Texto publicado:
___
Blanco y negro
Goya
En esos cabellos peinados meticulosamente como si las personas que los usaran
fueran para una homilía, proyectan en mí el brillo y la intensidad de unas
ganas enormes de seguir viviendo en el pasado. Los rostros angelicales de damas
hermosas de diversas nacionalidades que despliegan esas voces aterciopeladas,
hacen recordar tiempos mejores que uno jamás vivió o tiempos peores que, despiertan
un poco de lástima por no haberlos vivido. Hay misterio en esa dualidad
cromática, hay una delicada finura de la imagen, capaz de reconstruir mundos
paradisiacos que pudieron provenir del odio más oscuro que los seres humanos
construyeron algún día. Los besos eran más una demostración de poder que un
acto de amor, al menos que el amor se expresara de manera rústica, con los
brazos aferrando esos suaves contornos de damiselas en aprietos, o con los
labios engarzados en un rictus de posesión infernal más que en una demostración
de amor entre dos personas. Los objetos hablan, las cosas quieren salirse del
cuadro, los colores cedieron su fulgor a la elegancia del blanco y negro. Imaginar
cómo fueron aquellos tiempos a la luz de medio siglo pasado, es un acto masoquista.
___
Datos guardados:
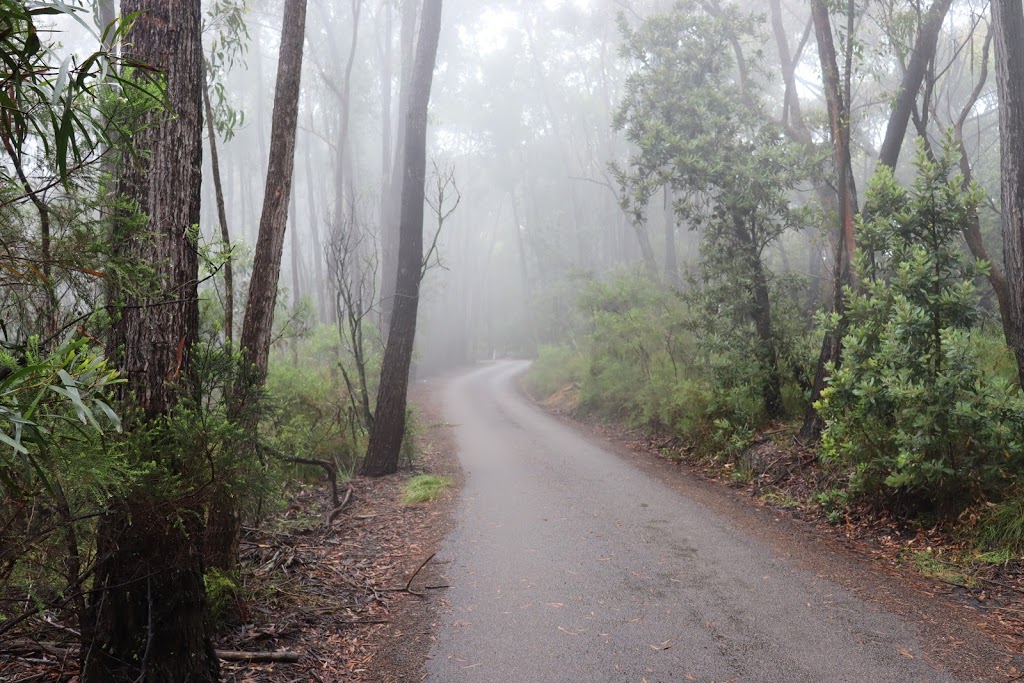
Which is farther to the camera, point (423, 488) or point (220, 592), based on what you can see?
point (423, 488)

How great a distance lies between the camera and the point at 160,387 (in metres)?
3.65

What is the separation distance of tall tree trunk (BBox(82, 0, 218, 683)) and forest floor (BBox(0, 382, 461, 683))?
411 mm

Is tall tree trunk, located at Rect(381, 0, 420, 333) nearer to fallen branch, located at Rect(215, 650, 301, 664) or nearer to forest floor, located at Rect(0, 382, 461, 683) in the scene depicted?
forest floor, located at Rect(0, 382, 461, 683)

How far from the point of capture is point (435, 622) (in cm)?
512

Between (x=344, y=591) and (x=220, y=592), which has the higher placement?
(x=220, y=592)

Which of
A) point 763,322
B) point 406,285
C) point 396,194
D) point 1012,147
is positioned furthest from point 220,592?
point 396,194

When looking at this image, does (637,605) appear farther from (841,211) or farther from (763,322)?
(763,322)

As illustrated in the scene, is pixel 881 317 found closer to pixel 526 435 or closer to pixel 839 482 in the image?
pixel 839 482

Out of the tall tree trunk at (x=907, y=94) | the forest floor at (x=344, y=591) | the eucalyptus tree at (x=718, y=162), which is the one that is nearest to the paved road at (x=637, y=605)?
the forest floor at (x=344, y=591)

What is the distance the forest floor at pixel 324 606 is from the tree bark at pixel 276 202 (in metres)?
1.72

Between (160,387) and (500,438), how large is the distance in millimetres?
11029

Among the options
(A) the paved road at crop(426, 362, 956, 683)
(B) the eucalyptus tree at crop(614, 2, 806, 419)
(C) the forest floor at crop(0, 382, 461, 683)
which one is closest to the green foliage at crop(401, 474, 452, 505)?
(C) the forest floor at crop(0, 382, 461, 683)

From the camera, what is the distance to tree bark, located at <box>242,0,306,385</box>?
6.07 m

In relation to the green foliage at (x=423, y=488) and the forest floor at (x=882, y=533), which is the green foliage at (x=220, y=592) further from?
the forest floor at (x=882, y=533)
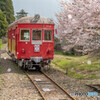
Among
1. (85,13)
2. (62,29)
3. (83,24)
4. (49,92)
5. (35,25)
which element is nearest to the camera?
(49,92)

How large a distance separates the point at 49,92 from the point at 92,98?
174 cm

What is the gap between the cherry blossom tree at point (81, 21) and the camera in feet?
34.4

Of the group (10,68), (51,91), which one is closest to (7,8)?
(10,68)

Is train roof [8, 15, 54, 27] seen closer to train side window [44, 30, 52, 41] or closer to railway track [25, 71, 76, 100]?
train side window [44, 30, 52, 41]

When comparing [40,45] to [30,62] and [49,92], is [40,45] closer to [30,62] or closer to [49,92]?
[30,62]

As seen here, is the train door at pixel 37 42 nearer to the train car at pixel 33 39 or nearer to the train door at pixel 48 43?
the train car at pixel 33 39

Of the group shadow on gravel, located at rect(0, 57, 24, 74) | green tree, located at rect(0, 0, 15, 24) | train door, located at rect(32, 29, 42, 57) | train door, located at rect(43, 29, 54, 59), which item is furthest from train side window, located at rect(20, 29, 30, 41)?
green tree, located at rect(0, 0, 15, 24)

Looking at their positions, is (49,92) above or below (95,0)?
below

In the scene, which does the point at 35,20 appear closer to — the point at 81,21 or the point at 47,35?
the point at 47,35

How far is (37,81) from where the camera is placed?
10594 millimetres

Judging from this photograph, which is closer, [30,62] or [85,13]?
[85,13]

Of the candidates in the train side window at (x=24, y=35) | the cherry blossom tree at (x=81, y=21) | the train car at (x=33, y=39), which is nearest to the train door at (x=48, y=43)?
the train car at (x=33, y=39)

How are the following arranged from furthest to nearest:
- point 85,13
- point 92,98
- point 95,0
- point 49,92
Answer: point 85,13 → point 95,0 → point 49,92 → point 92,98

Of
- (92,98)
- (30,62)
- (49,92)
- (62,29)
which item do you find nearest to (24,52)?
(30,62)
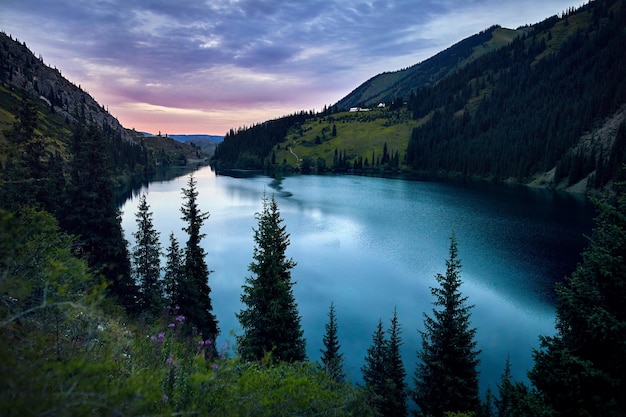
___
Consigna: Vuelve a escribir el texto «Blanco y negro» completo, sin cambiar nada. Usa solo el texto; las líneas no hacen falta.

Tarea resuelta:
Blanco y negro
Goya
En esos cabellos peinados meticulosamente como si las personas que los usaran
fueran para una homilía, proyectan en mí el brillo y la intensidad de unas
ganas enormes de seguir viviendo en el pasado. Los rostros angelicales de damas
hermosas de diversas nacionalidades que despliegan esas voces aterciopeladas,
hacen recordar tiempos mejores que uno jamás vivió o tiempos peores que, despiertan
un poco de lástima por no haberlos vivido. Hay misterio en esa dualidad
cromática, hay una delicada finura de la imagen, capaz de reconstruir mundos
paradisiacos que pudieron provenir del odio más oscuro que los seres humanos
construyeron algún día. Los besos eran más una demostración de poder que un
acto de amor, al menos que el amor se expresara de manera rústica, con los
brazos aferrando esos suaves contornos de damiselas en aprietos, o con los
labios engarzados en un rictus de posesión infernal más que en una demostración
de amor entre dos personas. Los objetos hablan, las cosas quieren salirse del
cuadro, los colores cedieron su fulgor a la elegancia del blanco y negro. Imaginar
cómo fueron aquellos tiempos a la luz de medio siglo pasado, es un acto masoquista.